Cloudera Data Engineering auto-scaling

Cloudera Data Engineering (CDE) auto-scales at the job level as well as the service and virtual cluster level. Service and virtual cluster autoscaling uses Apache Yunikorn (Incubating) for resource scheduling to improve efficiency and utilization, reducing cloud provider costs. Job auto-scaling is managed by Apache Spark dynamic allocation. CDE scales resources up and down as needed for running jobs.

Service and virtual cluster auto-scaling

Service and virtual cluster autoscaling uses Apache Yunikorn (Incubating) for resource scheduling to improve efficiency and utilization

When you create a Cloudera Data Engineering (CDE) service, you specify an instance type (size) and auto-scale range of instances. Virtual clusters associated with the CDE service use CPU and memory resources as needed to run jobs. When more resources are required, virtual machines of the specified instance type are started. When resources are no longer required, instances are terminated.

Virtual clusters also have auto-scaling controls, specified as maximum CPU cores and memory (in gigabytes).

CDE takes advantage of Yunikorn resource scheduling and sorting policies, such as gang scheduling and bin packing, to optimize resource utilization and improve cost efficiency.

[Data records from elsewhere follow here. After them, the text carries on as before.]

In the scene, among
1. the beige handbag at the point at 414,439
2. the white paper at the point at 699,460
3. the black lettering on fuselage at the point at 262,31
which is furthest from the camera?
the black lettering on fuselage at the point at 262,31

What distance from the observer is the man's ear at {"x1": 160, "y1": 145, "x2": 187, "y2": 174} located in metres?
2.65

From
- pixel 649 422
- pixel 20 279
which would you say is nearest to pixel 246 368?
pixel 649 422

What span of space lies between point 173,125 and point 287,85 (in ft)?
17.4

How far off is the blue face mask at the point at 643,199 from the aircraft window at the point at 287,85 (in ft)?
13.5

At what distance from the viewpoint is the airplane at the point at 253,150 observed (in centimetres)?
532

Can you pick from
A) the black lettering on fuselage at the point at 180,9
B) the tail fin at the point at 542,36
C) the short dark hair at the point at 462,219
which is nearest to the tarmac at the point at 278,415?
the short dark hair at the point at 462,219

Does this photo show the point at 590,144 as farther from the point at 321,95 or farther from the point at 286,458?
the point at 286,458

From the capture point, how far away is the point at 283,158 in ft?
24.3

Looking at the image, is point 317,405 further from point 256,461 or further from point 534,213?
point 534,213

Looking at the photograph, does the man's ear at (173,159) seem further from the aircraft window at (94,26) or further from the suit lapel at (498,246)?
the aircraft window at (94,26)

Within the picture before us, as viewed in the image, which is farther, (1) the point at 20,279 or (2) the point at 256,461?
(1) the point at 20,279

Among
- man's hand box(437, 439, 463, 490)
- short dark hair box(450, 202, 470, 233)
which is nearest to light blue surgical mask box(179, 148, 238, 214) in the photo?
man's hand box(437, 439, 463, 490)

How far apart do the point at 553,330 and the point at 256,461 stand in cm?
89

For more information on gang scheduling, see the Cloudera blog post Spark on Kubernetes – Gang Scheduling with YuniKorn.

Job auto-scaling

Job auto-scaling is controlled by Apache Spark dynamic allocation.

Dynamic allocation scales job executors up and down as needed for running jobs. This can provide large performance benefits by allocating as many resources as needed by the running job, and by returning resources when they are not needed so that concurrent jobs can potentially run faster.

Resources are limited by the job configuration (executor range) as well as the virtual cluster auto-scaling parameters. By default, the executor range is set to match the range of CPU cores configured for the virtual cluster. This improves resource utilization and efficiency by allowing jobs to scale up to the maximum virtual cluster resources available, without manually tuning and optimizing the number of executors per job.